TEXT EXCERPT:
* * * * * * *

Tuesday, 7 February 2017

Millers


Millers

My husband is a real Dutch Miller and his family have been Millers since 1818, so I was pleased to discover that my maternal line also has several Millers.
In a previous blog of July 2016 I shared a newspaper article about my great great Grandfather Robert Orwin who had been a Miller his whole life but died resulting from a fall on the stairs in the Mill. Robert's father,  Robert Orwin was also a Miller and he married a Miller's daughter, Sarah Freeman daughter of William Freeman of Frindsbury in Kent.
Several years ago I discovered a book in the bookcase of my father in law, 'Watermills and Windmills - a historical survey of their rise, decline and fall as portrayed by those of Kent' by William Coles Finch, first published in 1933. What a lovely surprise to discover that the author had interviewed an eighty one year old Miller friend called John J. Freeman who was the first cousin of my great great Grandfather Robert Orwin, his father Thomas Freeman was the brother of Robert Orwin's mother Sarah Freeman.
During one of the interviews John J. Freeman told the author that his Grandfather had built the House Mill in Frindsbury, Kent and that his Grandmother was the mother of twenty-six children! She lived to 101 years of age and was "a veritable Amazon," a masterful woman of wonderful personality.

* * * * * * *

REQUIRED TASKS:
A: In the blog post about family Millers, who wrote the book "Watermills and Windmills," and when was it first published?
B: Using the blog post about family Millers, explain why the writer found the book in the father-in-law's bookcase to be a lovely surprise.
C: Extend the blog post about family Millers, picking up right after its final sentence.
The data after this point come from a separate, unrelated source.

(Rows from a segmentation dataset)
* * * * * * *

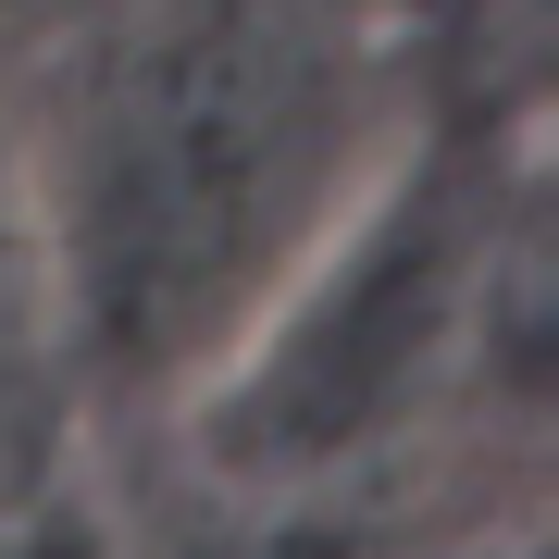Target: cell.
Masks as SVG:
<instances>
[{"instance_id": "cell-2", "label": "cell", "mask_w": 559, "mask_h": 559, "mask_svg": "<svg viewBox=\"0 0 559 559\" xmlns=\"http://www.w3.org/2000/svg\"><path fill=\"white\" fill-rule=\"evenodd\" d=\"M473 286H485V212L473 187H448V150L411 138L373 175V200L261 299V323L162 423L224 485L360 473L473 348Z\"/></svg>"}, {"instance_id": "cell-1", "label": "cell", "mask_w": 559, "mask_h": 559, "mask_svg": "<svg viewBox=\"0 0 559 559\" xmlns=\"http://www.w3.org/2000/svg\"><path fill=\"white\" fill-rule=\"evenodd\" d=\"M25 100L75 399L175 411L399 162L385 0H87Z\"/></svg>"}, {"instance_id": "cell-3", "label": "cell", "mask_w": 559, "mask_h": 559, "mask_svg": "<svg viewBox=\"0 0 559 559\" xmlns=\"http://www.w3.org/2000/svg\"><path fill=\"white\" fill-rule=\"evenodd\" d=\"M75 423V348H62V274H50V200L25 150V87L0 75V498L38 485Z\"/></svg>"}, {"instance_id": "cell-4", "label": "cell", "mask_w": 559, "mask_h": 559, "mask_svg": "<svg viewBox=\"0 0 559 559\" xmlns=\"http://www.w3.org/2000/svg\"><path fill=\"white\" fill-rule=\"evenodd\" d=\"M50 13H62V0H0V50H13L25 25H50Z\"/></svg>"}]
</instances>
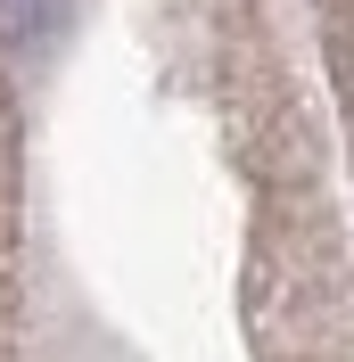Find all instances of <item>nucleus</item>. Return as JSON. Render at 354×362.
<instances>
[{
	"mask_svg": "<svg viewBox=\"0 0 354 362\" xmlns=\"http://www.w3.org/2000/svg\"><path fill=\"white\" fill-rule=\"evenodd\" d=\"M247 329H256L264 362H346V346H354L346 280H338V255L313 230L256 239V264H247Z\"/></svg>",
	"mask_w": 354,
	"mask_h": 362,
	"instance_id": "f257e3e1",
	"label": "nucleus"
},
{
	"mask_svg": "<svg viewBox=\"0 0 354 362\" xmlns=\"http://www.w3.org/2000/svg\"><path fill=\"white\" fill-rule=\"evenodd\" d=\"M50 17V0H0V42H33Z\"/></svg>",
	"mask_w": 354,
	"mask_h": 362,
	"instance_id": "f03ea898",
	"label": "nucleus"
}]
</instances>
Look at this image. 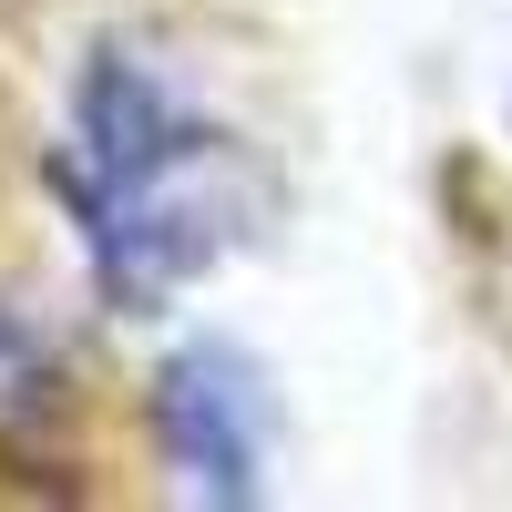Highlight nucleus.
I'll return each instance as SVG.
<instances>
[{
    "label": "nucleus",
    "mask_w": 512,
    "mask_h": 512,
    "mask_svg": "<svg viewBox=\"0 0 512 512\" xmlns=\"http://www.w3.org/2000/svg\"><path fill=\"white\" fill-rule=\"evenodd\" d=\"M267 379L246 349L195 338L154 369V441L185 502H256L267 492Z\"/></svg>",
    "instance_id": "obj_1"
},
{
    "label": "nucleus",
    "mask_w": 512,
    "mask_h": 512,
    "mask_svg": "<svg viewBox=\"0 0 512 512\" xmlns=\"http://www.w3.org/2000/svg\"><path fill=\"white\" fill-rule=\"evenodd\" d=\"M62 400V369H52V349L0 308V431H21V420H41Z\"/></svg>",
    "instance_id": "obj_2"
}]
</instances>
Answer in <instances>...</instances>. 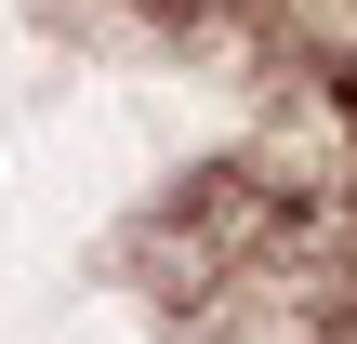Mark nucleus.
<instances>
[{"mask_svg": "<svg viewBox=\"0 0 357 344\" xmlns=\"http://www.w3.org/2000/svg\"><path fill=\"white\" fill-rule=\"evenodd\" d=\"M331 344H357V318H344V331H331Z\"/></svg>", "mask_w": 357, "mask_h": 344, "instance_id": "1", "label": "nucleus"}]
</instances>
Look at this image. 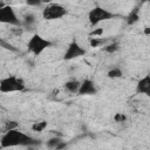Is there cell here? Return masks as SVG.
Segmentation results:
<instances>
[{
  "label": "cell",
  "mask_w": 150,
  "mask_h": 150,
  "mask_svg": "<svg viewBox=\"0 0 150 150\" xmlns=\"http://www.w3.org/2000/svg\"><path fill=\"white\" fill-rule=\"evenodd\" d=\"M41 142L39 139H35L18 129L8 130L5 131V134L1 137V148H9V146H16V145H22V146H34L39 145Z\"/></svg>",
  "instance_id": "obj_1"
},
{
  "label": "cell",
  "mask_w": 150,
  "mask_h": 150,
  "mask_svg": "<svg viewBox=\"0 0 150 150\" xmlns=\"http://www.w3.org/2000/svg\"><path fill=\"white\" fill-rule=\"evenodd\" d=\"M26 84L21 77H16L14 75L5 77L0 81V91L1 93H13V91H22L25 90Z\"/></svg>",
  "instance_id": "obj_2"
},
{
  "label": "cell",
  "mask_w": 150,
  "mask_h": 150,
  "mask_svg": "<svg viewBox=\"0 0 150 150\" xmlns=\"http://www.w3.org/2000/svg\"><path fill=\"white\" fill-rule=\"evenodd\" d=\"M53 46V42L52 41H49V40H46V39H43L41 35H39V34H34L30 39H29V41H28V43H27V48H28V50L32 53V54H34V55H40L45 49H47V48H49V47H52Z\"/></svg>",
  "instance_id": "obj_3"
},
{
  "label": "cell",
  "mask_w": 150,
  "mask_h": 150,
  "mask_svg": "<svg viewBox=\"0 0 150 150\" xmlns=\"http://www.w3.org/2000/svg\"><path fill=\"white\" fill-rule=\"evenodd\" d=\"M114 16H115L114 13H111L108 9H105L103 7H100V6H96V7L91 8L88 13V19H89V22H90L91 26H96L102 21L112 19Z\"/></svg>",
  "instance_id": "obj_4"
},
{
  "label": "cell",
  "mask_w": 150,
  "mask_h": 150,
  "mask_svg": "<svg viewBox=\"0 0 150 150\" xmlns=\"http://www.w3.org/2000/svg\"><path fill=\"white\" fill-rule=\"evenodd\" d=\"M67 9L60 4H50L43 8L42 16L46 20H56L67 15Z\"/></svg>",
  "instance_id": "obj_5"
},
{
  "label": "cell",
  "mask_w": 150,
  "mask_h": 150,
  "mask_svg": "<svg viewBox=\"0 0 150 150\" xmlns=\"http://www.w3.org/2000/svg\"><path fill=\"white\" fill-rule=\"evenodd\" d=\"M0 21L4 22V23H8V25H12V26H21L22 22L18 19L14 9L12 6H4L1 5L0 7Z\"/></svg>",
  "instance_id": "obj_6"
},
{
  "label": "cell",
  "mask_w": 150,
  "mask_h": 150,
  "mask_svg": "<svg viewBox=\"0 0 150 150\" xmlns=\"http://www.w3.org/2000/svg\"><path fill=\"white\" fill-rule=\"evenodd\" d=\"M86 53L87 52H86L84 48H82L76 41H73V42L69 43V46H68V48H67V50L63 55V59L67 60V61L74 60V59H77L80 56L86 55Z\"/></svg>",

* * * * * * *

RESPONSE LIST:
A: William Coles Finch wrote it, and it was first published in 1933.

B: The book's author had interviewed an eighty-one-year-old miller, John J. Freeman, who was the first cousin of the writer's great great grandfather Robert Orwin. John's father, Thomas Freeman, was the brother of Robert Orwin's mother, Sarah Freeman.

C:
I have been able to confirm that Sarah Freeman's mother, also named Sarah did infact live to be 101 she died on the 13th February 1873 and was living at the time with her widowed daughter Esther Duly. That would put her year of birth as being 1772, and according to census returns she was born in London, or more specifically according to one census, Tooley Street, which is Bermondsey, South London.
Up until recently I had only been able to find the baptisms of 11 children born in the Frindsbury area, alot of children but not the 26 mentioned in the book. I had also searched for a marriage between a William Freeman and a Sarah sometime before the birth of the first child that I had found who was born in 1800, but I couldn't find any that fitted, until I realized that the chance was great that William and Sarah did infact have more children who where born before 1800 in another area and that they where married much earlier.
I eventually found a marriage in 1787 between a William Freeman, widower and Sarah Walker, spinster in Bermondsey, London, could this be the right one? I also found the baptism of a Sarah Walker on the 9th September 1772 in Bermondsey, this fits with the date of birth of our "Amazon"! I still need to confirm things but I have been able to find a few more possible Freeman children who where married in Frindsbury but I haven't been able to find their baptism as yet, and whether I will be able to find 26 children is another question.
Another fact gleaned from Finch's book was that the uncle of John
J. Freeman was killed by the revolving sweeps of Kimmin's Mill in Frindsbury, the sweeps reached very close to the ground and were the cause of the fatal accident.
I had always assumed that the uncle was an adult working with the Mill when this accident occured, until very recently I found a newspaper report via the website Britishnewspaperarchive . The accident occured in September 1813, William's young son George who would have been 2 1/2 at the time, had wandered away from home and was hit on the head by the sweeps and died shortly afterwards. How sad to loose your child in such a way and once again shows how dangerous windmills can be.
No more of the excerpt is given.